▸ Tasks to complete:
• a. In the forum thread about drumming and MIDI programming, what does Ryan-ZenGtr- say creates a constant 32nd minigun effect?
• b. Continue the forum thread about drumming and MIDI programming, picking up right after its last sentence.

▸ Document:
I'm not a drummer, but someone untrained in music who has to try to explain weird beats in ways that the drummer can understand. It's fun to do when you change signature and tempos within riffs... I also do a bit of midi programming - some of that is heading towards the "unplayable" because it's not supposed to be. Writing stuff to make it sound like an actual drummer is surprisingly difficult. You may hit the beats but getting a nice feel is a bitch.

*** Much of the music that you listen to does this, but you may not realise unless you're specifically listening out for the changes in dynamic.


----------



## Ryan-ZenGtr- (Jun 29, 2012)

I'm gonna bump this up as it has some good replies.

As I said earlier in this thread, I've been programming some of the drummers material which we recorded with a real kit for replacement, reinforcement and convenience. 

He did some insane fills which I put down to some secret drummer special sauce, the dark truth of said technique only revealed to the highest echelons of drumming aristocracy, once a year on the summer solstice, high atop the peaks of mount Olympus... (_In Greece, not teh cameras!!!_)

I'm talking about triplet flams between the kick and the toms, for a constant 32nd minigun effect.

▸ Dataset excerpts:
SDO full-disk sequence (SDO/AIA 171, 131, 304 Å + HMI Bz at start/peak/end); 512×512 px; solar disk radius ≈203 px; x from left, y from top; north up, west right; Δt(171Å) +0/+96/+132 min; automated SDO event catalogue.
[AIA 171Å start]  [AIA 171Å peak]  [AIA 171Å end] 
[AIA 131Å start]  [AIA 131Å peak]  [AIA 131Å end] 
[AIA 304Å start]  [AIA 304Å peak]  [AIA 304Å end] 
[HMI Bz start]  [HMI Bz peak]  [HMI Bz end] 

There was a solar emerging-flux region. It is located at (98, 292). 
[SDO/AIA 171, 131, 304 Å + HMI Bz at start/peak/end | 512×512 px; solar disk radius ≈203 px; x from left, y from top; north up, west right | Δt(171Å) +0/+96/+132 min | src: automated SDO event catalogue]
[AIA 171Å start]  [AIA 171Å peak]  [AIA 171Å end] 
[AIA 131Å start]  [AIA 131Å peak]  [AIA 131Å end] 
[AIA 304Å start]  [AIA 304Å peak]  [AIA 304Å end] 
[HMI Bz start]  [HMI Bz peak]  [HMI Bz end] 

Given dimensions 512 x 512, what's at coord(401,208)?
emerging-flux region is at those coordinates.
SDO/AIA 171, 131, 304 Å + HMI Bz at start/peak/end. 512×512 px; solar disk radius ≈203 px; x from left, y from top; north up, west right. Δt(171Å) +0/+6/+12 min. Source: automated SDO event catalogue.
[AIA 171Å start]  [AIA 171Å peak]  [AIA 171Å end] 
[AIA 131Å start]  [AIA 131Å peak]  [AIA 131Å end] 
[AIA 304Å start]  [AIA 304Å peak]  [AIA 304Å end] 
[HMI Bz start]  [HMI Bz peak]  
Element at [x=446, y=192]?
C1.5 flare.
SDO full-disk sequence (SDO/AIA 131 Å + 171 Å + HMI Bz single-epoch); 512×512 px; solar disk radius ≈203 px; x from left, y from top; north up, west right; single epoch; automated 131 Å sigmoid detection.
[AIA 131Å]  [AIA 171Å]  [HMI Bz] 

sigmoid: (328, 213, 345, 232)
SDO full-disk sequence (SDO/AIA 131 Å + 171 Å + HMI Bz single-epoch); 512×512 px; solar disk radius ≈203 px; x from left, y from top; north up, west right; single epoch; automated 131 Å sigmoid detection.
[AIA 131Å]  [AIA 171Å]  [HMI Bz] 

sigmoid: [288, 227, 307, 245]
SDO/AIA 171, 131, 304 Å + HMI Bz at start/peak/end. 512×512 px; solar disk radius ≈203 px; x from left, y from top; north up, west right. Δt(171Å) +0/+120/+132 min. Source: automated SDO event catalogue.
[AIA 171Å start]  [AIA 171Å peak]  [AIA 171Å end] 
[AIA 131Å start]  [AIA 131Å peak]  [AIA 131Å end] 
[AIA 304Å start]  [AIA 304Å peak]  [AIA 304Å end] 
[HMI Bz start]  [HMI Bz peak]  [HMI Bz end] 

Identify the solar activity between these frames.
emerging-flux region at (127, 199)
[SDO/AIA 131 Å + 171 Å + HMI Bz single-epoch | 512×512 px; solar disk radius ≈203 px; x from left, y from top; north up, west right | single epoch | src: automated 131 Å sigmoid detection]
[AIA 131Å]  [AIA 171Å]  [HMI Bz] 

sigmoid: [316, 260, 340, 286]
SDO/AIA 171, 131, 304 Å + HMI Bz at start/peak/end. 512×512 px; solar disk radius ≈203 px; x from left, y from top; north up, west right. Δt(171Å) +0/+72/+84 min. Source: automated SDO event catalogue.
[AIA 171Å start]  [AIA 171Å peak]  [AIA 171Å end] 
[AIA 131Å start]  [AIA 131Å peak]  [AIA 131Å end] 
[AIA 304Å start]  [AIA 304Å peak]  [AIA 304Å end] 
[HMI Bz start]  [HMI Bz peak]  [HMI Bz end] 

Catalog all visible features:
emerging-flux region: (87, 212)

▸ Outputs in order:
• a. Triplet flams between the kick and the toms.

• b.
After some time, slowing it down, speeding it up, trying all sorts of different things I decided;
"No, he's just that damn good!"

Turns out he did it just with his feet! ... So much for programming the impossible! 

Later on in the track he did left handed snare rolls whilst playing polyrythmns with his right hand on the cymbals! 

The only possible explanation, he's descended from:


----------



## iRaiseTheDead (Jun 29, 2012)

When I listen to music, I don't listen to it for "joy" or pleasure right at first. Being that I'm a guitar player, the first thing I notice is the guitar work.

I had to start learning to listen to the drums in every song to learn different drummer's techniques. That is how I learned  Hope you get something from it!


----------



## F0rte (Jun 29, 2012)

EtherealEntity said:


> I'm sure you do know - you know what sounds good, you just don't know what it_ is_.
> Start studying some drums in Guitar Pro tabs for songs you know.
> You'll find common things such as:
> -Fills go at the end of the bar, often the end of every 4th/8th/16th bar (you'll be familiar with the fact that riffs are usually this long).
> ...



Ethereal always knows what's up...always

Good solid advice here, just mess around a bit and you'll get it sooner or later


----------



## iRaiseTheDead (Jun 29, 2012)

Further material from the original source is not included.